Voilà bien la voix de la Chine ! Ce pourrait être, en tout temps, la prosopopée de chaque nation qui se sent menacée dans son identité.
Des enfants jouent à prendre à l'envers un escalier roulant. S'ils s'arrêtent, ils descendent. S'ils montent, ils restent stationnaires. Celui qui grimpe quatre à quatre monte lentement. Dans le long convoi de l'humanité, les nations font de même : celles qui ne bougent pas reculent ; celles qui avancent sans hâte font du sur-place ; celles qui courent sont seules à progresser.
L'idée de réciprocité suggérée par Staunton est-elle seulement concevable pour Qianlong ? Il est le sommet et le garant de l'Ordre universel. Personne au monde ne saurait lui être comparé. La psychopathologie permet de mieux comprendre une pareille incompatibilité. La perception du monde par un malade mental est irréductible à celle des autres individus ; pour percevoir le même monde, il faut y appartenir, c'est-à-dire disposer de la même organisation psychique. Ce n'est pas le cas entre l'Anglais et le Chinois ; chacun est un malade mental pour l'autre.
Pour les sociétés comme pour les personnes, le détour par l'Autre est nécessaire à la connaissance de soi.
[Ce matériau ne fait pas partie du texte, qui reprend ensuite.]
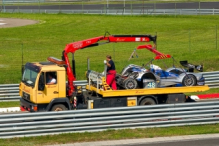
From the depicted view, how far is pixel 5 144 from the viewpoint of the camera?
1609cm

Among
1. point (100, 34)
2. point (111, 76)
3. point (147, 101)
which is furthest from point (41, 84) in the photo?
point (100, 34)

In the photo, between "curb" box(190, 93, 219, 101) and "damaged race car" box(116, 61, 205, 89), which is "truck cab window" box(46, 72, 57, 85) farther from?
"curb" box(190, 93, 219, 101)

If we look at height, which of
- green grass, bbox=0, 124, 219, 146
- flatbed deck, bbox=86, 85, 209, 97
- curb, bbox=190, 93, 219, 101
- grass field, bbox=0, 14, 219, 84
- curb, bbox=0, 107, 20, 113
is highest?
grass field, bbox=0, 14, 219, 84

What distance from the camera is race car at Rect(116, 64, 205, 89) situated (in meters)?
19.9

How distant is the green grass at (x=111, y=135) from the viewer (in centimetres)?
1638

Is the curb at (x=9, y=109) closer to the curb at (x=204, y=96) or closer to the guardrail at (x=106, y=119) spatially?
Result: the guardrail at (x=106, y=119)

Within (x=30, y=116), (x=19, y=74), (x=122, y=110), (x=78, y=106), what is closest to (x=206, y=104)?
(x=122, y=110)

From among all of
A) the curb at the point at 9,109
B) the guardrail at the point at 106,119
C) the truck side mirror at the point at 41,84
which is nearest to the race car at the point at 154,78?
the guardrail at the point at 106,119

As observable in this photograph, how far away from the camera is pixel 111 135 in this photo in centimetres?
1702

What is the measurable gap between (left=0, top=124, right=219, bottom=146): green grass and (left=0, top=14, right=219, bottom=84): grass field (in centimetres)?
A: 1051

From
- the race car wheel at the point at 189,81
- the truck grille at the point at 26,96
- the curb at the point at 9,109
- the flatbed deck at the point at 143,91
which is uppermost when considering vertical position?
the race car wheel at the point at 189,81

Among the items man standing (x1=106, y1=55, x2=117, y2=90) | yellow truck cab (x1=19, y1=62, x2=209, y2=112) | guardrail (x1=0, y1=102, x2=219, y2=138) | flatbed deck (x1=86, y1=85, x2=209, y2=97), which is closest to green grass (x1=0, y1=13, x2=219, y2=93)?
yellow truck cab (x1=19, y1=62, x2=209, y2=112)

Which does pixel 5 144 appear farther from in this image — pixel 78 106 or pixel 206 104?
pixel 206 104

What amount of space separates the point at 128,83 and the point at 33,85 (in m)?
3.68
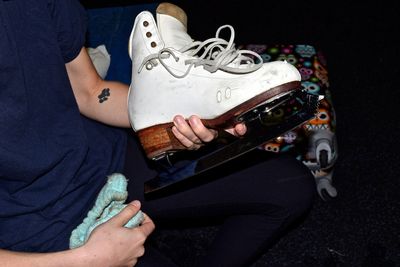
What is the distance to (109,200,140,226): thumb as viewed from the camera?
91cm

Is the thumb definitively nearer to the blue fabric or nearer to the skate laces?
the skate laces

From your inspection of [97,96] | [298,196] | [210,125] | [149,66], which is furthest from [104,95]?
[298,196]

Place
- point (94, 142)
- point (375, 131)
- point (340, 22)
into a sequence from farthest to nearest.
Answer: point (340, 22)
point (375, 131)
point (94, 142)

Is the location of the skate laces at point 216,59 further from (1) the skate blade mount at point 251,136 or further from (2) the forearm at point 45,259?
(2) the forearm at point 45,259

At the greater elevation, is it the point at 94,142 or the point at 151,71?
the point at 151,71

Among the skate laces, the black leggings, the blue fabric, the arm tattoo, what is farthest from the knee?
the blue fabric

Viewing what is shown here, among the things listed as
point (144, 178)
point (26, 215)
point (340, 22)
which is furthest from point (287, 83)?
point (340, 22)

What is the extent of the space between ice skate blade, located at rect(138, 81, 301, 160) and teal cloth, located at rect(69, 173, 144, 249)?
0.26 ft

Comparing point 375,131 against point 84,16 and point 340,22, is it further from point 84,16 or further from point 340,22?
point 84,16

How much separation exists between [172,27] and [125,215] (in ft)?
1.15

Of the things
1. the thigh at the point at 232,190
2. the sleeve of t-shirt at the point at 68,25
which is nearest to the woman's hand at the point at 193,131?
the thigh at the point at 232,190

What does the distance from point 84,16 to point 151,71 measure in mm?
178

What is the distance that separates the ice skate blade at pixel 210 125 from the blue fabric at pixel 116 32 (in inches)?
19.2

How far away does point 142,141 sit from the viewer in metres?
0.98
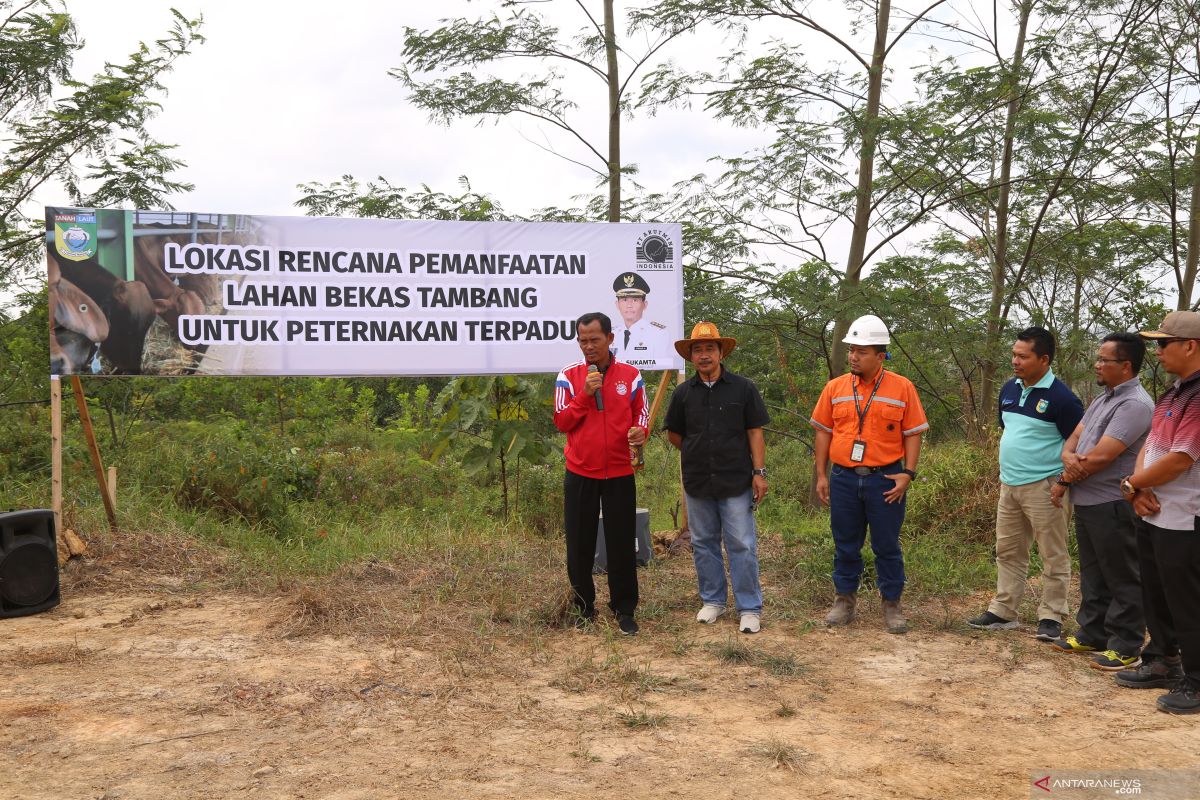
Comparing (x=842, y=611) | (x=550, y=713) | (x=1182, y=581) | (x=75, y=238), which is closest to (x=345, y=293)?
(x=75, y=238)

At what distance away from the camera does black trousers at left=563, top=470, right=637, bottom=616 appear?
5.43 m

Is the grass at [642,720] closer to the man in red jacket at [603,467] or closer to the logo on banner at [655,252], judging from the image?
the man in red jacket at [603,467]

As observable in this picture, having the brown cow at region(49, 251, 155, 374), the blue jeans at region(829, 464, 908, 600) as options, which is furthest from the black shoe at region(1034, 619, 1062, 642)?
the brown cow at region(49, 251, 155, 374)

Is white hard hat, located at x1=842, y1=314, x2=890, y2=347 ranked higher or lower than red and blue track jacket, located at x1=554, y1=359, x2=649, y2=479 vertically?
higher

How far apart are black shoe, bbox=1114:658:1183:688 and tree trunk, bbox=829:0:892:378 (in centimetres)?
395

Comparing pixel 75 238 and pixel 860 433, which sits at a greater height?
pixel 75 238

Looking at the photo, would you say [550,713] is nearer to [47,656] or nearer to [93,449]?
[47,656]

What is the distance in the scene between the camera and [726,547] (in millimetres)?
5609

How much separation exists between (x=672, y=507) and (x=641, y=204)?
306 centimetres

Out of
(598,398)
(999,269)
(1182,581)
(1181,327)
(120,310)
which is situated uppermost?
(999,269)

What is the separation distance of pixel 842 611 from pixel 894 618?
11.9 inches

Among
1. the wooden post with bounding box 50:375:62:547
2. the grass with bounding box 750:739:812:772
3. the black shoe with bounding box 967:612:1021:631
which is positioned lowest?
the black shoe with bounding box 967:612:1021:631

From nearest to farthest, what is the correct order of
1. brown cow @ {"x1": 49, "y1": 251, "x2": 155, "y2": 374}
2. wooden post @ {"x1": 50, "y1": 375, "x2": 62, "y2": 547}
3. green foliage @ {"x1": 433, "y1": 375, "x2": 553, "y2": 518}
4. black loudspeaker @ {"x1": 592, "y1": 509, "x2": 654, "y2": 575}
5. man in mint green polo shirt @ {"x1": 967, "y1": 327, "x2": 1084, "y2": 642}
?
man in mint green polo shirt @ {"x1": 967, "y1": 327, "x2": 1084, "y2": 642} → wooden post @ {"x1": 50, "y1": 375, "x2": 62, "y2": 547} → brown cow @ {"x1": 49, "y1": 251, "x2": 155, "y2": 374} → black loudspeaker @ {"x1": 592, "y1": 509, "x2": 654, "y2": 575} → green foliage @ {"x1": 433, "y1": 375, "x2": 553, "y2": 518}

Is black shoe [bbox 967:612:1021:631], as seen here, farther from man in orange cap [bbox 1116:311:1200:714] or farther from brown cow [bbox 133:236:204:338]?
brown cow [bbox 133:236:204:338]
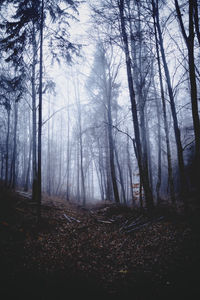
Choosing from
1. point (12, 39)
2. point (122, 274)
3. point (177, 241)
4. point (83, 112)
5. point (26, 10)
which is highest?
point (83, 112)

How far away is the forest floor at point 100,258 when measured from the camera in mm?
3002

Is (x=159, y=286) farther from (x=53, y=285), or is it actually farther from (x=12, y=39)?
(x=12, y=39)

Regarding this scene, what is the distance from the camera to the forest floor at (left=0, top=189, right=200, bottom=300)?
300 cm

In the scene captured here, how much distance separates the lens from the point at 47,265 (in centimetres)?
396

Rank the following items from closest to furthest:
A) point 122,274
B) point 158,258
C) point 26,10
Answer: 1. point 122,274
2. point 158,258
3. point 26,10

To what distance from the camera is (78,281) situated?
11.1ft

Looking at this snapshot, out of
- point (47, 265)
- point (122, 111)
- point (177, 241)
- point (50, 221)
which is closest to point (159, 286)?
point (177, 241)

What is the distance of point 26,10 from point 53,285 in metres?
10.1

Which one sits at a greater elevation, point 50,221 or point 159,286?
point 50,221

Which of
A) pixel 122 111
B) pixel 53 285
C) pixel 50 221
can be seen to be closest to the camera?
pixel 53 285

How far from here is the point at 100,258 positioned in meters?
4.46

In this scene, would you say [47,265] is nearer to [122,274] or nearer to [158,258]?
[122,274]

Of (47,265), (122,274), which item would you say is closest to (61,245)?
(47,265)

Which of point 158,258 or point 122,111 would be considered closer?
point 158,258
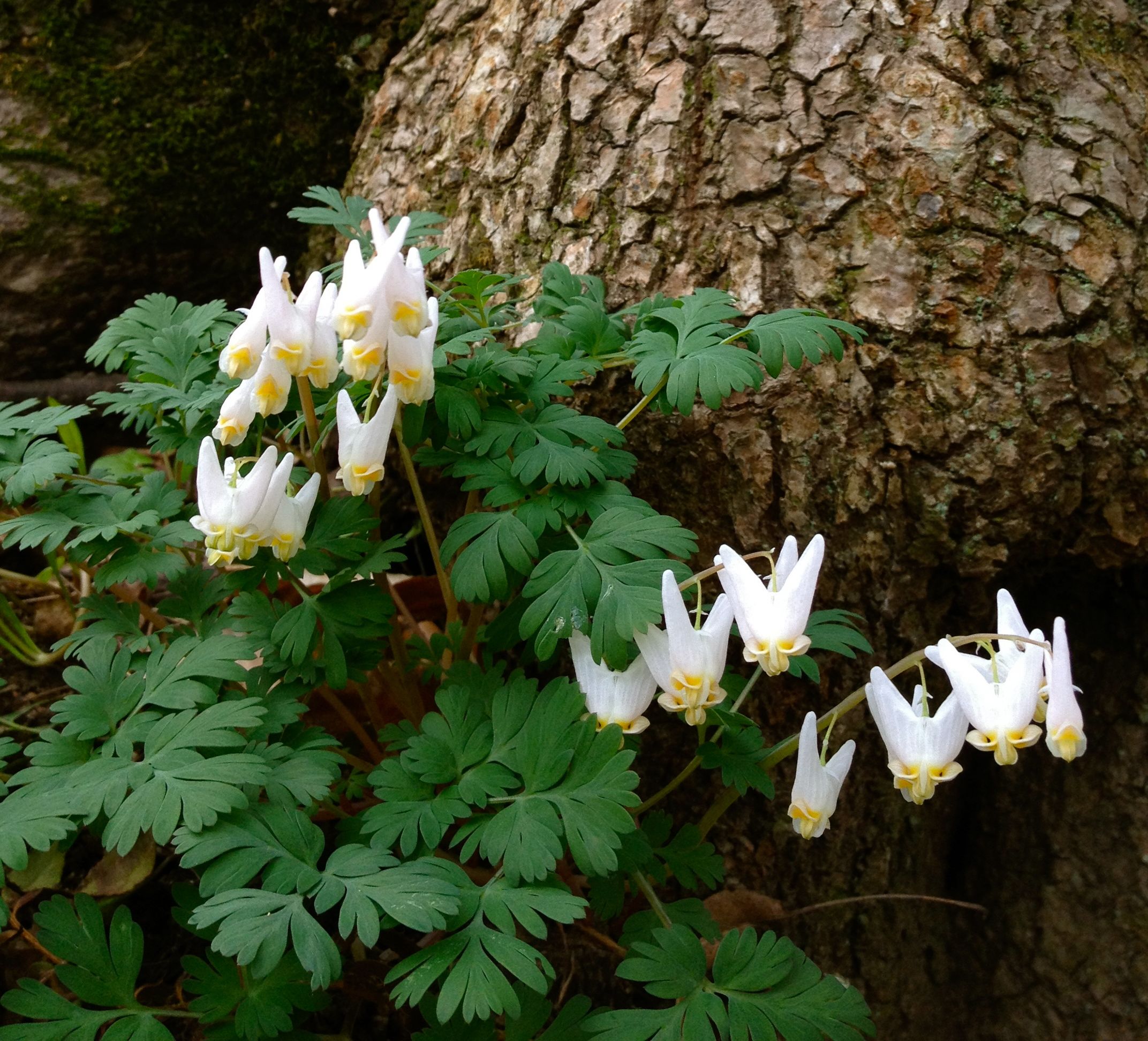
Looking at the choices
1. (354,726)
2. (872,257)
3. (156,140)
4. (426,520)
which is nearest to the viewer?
(426,520)

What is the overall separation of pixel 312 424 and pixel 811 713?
3.36 ft

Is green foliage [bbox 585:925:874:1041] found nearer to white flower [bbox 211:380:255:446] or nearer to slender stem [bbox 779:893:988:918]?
slender stem [bbox 779:893:988:918]

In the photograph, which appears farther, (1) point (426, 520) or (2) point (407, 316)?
(1) point (426, 520)

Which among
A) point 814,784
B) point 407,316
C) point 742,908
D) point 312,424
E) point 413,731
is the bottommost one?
point 742,908

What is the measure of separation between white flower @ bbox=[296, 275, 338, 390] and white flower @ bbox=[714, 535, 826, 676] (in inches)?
29.0

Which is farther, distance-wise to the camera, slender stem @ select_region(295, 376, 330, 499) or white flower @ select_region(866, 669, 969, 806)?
slender stem @ select_region(295, 376, 330, 499)

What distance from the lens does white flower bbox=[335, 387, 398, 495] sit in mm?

Au bout de chaque différence, on trouve deux questions : "Pourquoi sont-ils ainsi ?", et par suite : " Pourquoi ne suis-je pas ainsi ?"
Le sous-développement, c'est l'alliance de l'isolement et de l'immobilisme, relayés par la démographie. Le développement, c'est le mariage de l'ouverture au monde et des innovations croisées.